元・副会長のCinema Days

映画の感想文を中心に、好き勝手なことを語っていきます。

「アウトランド」

2013-08-04 16:25:32 | 映画の感想(あ行)
 (原題:Outland )81年作品。この頃は79年に公開された「エイリアン」の影響でSFサスペンス物の製作が相次いでいたが、本作は往年の西部劇の代表作「真昼の決闘」を下敷きにしていることが異彩を放っている。SF映画にはあまり出なかったショーン・コネリーが主役を引き受けたのも、ある種古風な筋書きが影響しているのかもしれない。

 人類が他の天体の資源を活用するようになった時代、木星の衛星イオにも鉱石採掘のためのプラントが建設されていた。そこで労働者が次々と不可解な死を遂げる事件が発生。現地に派遣された保安官のオニールは、採掘会社が作業能率を上げるために労働者に麻薬を流している事実を突き止める。



 だが、イオは実質的に採掘会社による独裁状態が構築されており、捜査に当たるオニールを邪魔だと考えた会社側は、地球から殺し屋どもを雇い入れ、保安官を抹殺しようとする。殺し屋達がイオに到着するまでの間にオニールは周囲に協力を呼びかけるが、誰も応じない。仕方なく彼は、単身で複数の敵を相手にすることになる。
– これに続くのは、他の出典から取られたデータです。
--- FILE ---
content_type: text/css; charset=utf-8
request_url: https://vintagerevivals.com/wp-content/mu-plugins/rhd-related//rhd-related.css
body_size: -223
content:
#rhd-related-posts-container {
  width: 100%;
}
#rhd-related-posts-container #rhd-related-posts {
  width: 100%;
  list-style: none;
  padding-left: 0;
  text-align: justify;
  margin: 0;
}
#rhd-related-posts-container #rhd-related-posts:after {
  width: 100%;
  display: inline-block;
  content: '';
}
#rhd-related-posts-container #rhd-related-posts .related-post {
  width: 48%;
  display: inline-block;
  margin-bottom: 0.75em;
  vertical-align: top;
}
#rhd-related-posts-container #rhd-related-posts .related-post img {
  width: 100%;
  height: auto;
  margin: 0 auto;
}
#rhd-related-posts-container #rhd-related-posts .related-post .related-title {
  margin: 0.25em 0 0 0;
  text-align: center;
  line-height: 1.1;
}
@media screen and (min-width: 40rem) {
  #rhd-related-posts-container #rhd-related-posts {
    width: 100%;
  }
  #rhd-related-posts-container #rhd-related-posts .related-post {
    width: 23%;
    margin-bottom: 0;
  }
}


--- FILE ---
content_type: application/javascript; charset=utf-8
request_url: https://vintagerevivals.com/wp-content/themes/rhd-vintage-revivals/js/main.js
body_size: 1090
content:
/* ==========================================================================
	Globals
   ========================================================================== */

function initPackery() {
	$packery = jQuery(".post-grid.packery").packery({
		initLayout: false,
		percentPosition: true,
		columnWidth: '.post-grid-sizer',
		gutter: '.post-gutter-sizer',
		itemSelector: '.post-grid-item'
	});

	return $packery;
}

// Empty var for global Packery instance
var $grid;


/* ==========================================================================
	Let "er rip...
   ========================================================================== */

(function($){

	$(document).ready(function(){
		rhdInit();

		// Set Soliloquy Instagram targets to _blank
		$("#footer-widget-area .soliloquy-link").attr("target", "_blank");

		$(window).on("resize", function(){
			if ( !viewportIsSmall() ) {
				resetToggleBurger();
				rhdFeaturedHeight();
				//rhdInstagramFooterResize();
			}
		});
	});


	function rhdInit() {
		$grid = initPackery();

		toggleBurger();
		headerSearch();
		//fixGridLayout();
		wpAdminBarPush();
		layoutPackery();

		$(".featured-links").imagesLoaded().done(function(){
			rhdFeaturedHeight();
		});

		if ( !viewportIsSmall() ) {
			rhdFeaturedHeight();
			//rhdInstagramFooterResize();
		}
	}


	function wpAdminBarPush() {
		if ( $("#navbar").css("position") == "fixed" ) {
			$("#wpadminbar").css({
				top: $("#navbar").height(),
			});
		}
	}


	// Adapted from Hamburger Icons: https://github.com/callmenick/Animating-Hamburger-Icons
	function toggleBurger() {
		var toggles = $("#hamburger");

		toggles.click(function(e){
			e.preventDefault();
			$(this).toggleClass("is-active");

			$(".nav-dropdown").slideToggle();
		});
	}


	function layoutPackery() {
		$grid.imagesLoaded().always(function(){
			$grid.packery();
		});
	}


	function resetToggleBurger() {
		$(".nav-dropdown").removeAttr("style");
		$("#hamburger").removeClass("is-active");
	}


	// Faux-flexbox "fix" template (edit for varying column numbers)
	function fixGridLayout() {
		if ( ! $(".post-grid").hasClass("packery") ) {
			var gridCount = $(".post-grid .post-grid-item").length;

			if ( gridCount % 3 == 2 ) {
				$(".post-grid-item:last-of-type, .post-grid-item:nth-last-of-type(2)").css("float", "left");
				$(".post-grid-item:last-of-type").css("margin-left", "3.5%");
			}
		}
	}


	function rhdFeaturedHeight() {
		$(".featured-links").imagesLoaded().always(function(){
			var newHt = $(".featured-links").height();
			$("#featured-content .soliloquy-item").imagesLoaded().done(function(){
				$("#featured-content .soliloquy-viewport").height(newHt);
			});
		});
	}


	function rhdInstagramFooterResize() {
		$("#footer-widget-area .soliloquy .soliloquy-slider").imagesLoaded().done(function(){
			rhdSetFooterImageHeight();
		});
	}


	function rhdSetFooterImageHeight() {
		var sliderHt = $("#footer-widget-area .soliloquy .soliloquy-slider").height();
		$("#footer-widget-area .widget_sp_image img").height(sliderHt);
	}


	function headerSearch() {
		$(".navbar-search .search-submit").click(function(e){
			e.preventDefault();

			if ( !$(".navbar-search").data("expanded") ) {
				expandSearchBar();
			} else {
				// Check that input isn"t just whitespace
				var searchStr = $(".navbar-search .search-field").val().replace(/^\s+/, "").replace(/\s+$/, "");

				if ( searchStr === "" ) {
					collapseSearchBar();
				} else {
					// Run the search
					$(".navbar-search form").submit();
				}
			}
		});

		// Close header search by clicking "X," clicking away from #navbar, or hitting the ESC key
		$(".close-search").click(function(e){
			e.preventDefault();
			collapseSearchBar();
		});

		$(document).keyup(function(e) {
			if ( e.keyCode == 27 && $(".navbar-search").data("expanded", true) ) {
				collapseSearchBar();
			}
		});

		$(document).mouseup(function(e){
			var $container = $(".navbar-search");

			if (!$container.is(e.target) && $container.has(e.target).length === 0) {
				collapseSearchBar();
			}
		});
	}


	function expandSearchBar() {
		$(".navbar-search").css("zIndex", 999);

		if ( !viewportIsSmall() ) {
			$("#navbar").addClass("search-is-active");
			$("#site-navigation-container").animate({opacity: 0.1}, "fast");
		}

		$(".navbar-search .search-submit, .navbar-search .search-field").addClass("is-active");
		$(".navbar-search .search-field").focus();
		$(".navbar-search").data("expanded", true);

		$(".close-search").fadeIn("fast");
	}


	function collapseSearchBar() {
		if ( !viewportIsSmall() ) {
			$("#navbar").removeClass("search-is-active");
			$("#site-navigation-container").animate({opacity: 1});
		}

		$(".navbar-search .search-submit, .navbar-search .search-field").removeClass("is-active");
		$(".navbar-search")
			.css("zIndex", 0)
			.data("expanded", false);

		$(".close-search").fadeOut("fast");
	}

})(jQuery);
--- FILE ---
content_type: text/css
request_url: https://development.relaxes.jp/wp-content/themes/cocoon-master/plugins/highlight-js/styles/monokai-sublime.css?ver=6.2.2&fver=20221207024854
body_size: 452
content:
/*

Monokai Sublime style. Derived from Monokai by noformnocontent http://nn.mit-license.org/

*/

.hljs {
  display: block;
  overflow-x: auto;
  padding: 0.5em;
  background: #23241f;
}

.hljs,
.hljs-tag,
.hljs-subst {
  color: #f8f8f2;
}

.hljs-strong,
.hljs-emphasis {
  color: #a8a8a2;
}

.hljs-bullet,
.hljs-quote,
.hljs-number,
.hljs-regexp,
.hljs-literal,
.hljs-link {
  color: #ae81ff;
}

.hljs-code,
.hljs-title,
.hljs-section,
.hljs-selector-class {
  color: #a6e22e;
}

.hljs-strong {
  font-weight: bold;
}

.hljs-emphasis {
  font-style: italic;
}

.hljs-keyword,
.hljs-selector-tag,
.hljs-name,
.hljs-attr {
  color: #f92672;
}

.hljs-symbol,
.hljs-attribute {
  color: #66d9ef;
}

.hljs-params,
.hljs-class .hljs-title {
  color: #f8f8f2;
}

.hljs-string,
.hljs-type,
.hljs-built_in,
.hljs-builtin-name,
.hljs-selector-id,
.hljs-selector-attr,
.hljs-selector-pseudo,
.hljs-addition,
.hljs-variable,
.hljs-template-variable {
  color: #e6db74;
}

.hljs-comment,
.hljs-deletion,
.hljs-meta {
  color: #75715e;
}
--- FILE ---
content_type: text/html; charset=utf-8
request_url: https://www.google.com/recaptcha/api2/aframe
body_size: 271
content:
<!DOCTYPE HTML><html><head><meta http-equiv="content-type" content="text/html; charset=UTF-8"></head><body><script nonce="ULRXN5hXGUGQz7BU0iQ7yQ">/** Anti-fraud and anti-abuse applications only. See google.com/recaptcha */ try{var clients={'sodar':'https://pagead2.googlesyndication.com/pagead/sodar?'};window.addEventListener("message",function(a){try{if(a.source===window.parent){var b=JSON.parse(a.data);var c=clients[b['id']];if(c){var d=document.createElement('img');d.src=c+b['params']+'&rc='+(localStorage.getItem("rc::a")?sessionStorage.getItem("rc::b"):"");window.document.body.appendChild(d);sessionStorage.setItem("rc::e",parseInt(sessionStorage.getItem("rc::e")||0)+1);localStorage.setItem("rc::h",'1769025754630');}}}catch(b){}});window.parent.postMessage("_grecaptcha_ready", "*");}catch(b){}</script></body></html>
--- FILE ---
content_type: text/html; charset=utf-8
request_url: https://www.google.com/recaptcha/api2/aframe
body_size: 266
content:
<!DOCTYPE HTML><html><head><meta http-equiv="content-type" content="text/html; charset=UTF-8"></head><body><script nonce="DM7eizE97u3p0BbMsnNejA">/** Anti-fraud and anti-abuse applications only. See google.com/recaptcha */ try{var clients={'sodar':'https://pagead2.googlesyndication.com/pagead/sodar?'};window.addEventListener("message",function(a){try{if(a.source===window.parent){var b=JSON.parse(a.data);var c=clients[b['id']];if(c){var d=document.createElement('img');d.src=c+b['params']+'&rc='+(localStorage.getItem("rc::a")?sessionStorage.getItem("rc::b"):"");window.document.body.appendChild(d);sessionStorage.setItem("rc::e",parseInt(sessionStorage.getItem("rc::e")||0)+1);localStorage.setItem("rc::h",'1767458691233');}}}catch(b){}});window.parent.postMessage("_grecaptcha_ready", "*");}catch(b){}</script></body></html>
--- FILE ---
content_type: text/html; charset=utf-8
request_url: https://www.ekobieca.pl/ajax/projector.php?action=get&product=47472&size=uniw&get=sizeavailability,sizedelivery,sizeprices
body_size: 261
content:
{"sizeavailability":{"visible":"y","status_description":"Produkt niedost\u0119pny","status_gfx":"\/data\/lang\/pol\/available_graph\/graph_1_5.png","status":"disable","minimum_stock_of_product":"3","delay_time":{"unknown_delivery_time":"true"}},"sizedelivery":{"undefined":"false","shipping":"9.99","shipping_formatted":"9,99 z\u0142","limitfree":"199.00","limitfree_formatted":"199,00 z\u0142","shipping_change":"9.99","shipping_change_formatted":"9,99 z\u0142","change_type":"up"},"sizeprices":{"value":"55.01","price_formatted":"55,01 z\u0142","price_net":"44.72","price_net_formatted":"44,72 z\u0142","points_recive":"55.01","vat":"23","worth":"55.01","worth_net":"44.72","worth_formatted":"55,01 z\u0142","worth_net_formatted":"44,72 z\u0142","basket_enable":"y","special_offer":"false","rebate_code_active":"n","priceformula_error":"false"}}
 結果は読めている映画だが、主人公が悪者を仕留める段取りに、SF映画ならではの仕掛けを応用しているところは面白い。敵方があまり強くないのが難点だが、テンポの良い演出で退屈しないで観られる。SFXの出来は及第点に達しているし、上映時間がさほど長くないのも良い。ジェリー・ゴールドスミスの音楽は快調だ。

 監督はピーター・ハイアムズだが、快作「カプリコン・1」を撮った勢いが続いていたと言えよう。ただし、ハイアムズはこの後大作「2010年」を演出したが、それからは質的に下降線の一途を辿る。今では高齢に差し掛かってきたが、ここらで今一度の奮起を期待したいものである。